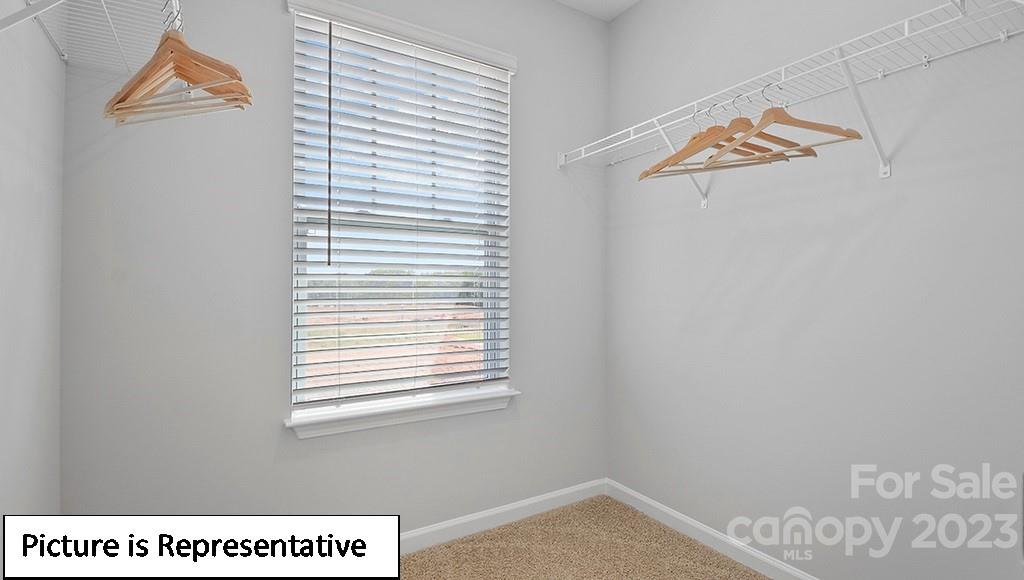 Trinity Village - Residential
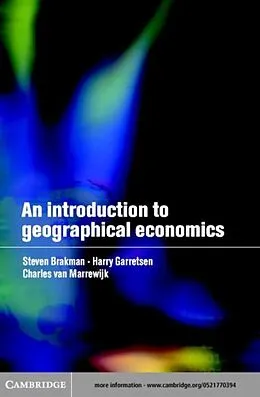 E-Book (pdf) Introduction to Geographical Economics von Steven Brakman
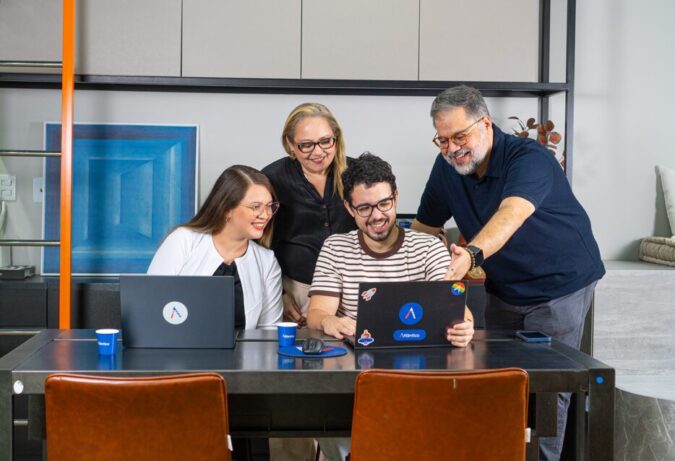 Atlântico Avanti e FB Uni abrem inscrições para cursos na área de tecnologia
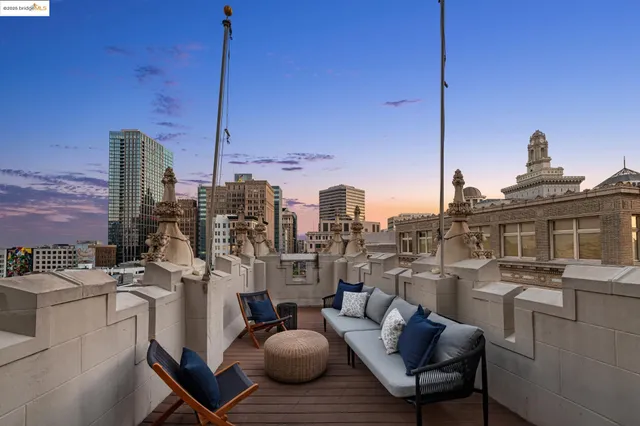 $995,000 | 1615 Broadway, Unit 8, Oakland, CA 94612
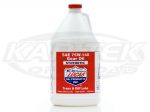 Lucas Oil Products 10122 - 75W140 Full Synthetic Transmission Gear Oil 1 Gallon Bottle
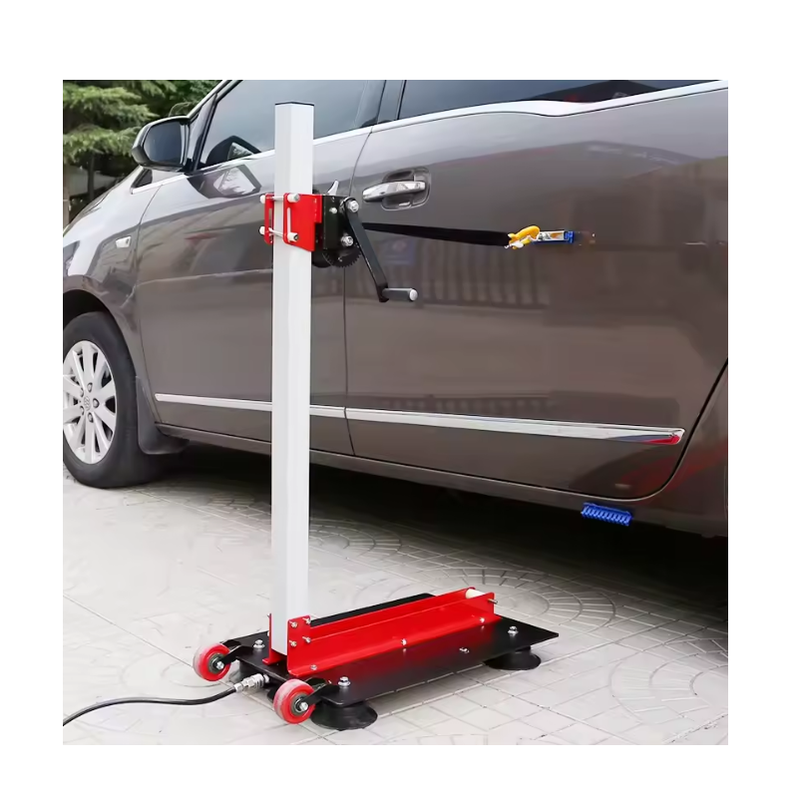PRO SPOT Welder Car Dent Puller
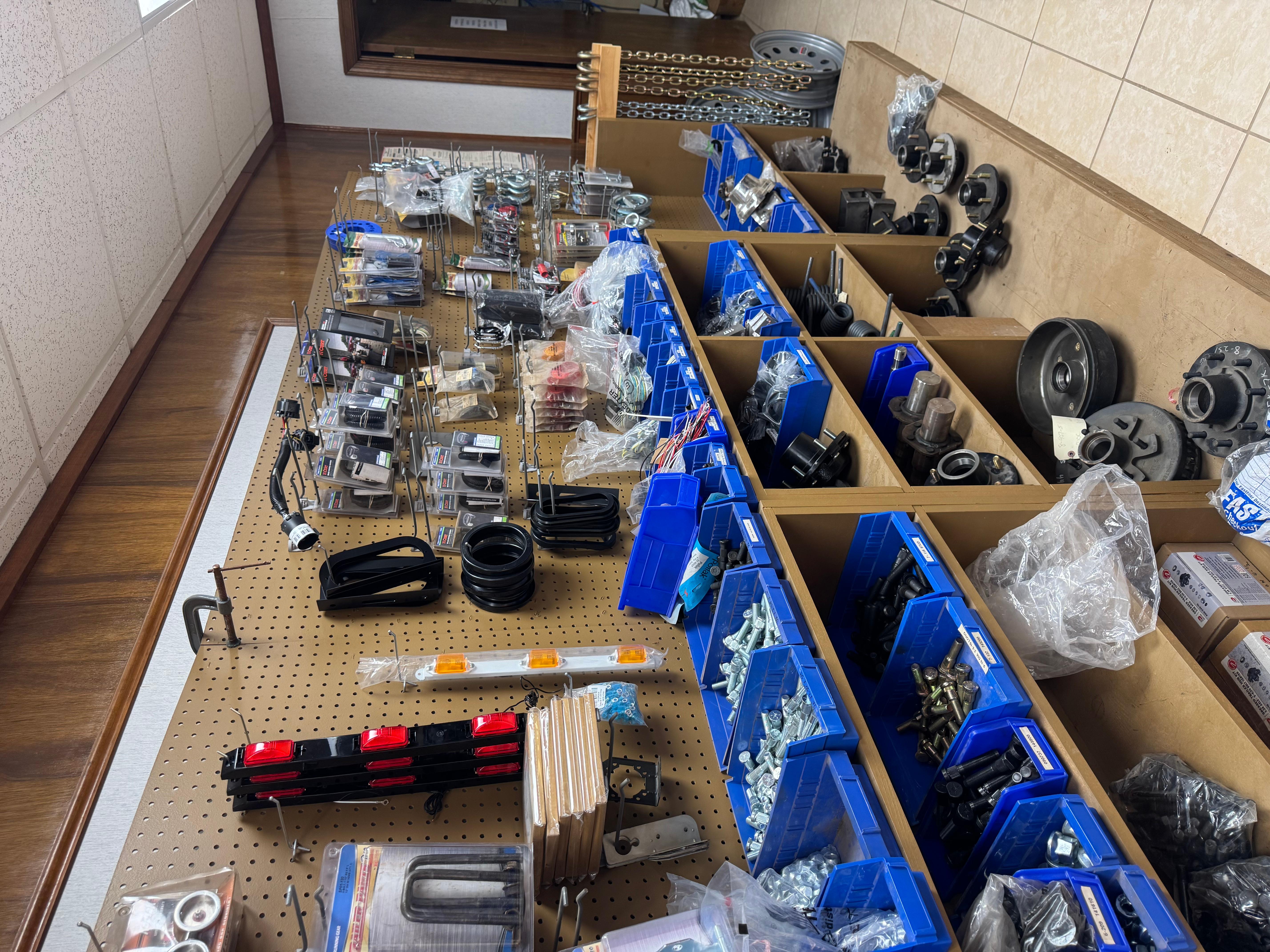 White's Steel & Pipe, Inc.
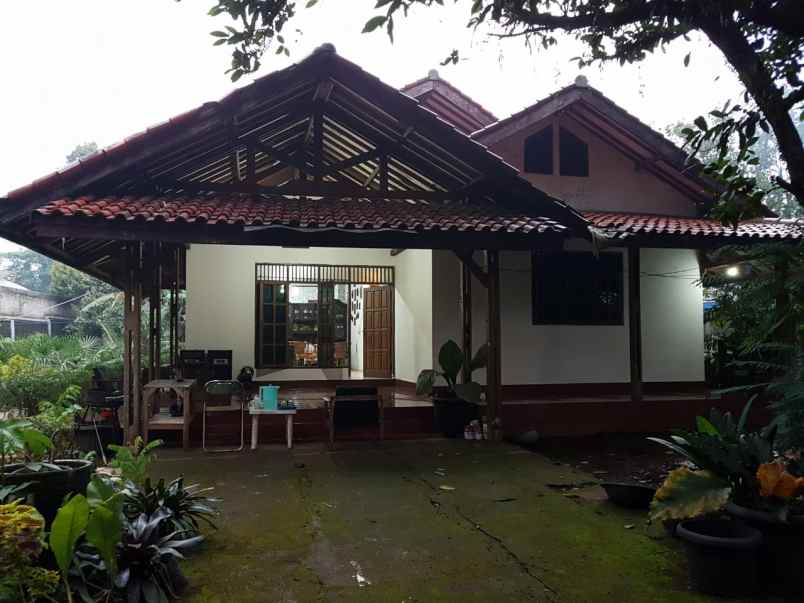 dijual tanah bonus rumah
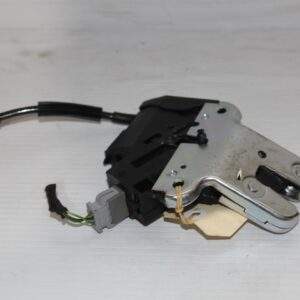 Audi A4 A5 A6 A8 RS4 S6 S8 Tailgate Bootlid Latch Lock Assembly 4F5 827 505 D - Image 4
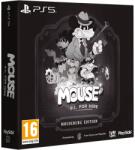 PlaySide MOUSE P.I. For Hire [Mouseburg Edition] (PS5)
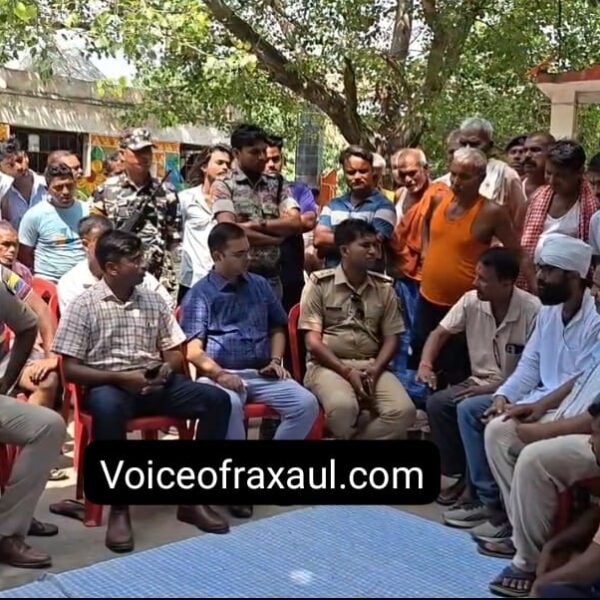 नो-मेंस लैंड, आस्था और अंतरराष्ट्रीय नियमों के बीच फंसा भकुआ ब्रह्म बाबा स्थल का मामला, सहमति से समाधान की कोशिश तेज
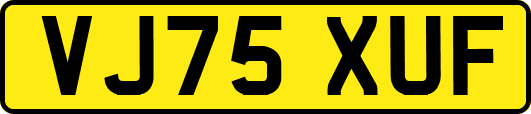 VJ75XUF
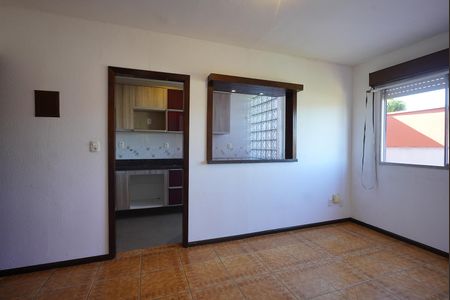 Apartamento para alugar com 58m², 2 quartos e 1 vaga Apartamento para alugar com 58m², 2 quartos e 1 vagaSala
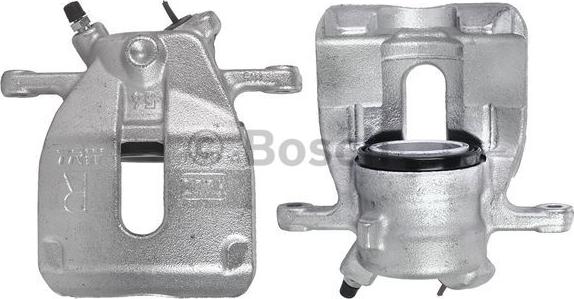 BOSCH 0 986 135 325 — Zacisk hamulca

*Assignment*
This exercise calls for the complete listing, returned exactly and without images.

*Task response*
 Trinity Village - Residential
 E-Book (pdf) Introduction to Geographical Economics von Steven Brakman
 Atlântico Avanti e FB Uni abrem inscrições para cursos na área de tecnologia
 $995,000 | 1615 Broadway, Unit 8, Oakland, CA 94612
 Lucas Oil Products 10122 - 75W140 Full Synthetic Transmission Gear Oil 1 Gallon Bottle
PRO SPOT Welder Car Dent Puller
 White's Steel & Pipe, Inc.
 dijual tanah bonus rumah
 Audi A4 A5 A6 A8 RS4 S6 S8 Tailgate Bootlid Latch Lock Assembly 4F5 827 505 D - Image 4
 PlaySide MOUSE P.I. For Hire [Mouseburg Edition] (PS5)
 नो-मेंस लैंड, आस्था और अंतरराष्ट्रीय नियमों के बीच फंसा भकुआ ब्रह्म बाबा स्थल का मामला, सहमति से समाधान की कोशिश तेज
 VJ75XUF
 Apartamento para alugar com 58m², 2 quartos e 1 vaga Apartamento para alugar com 58m², 2 quartos e 1 vagaSala
 BOSCH 0 986 135 325 — Zacisk hamulca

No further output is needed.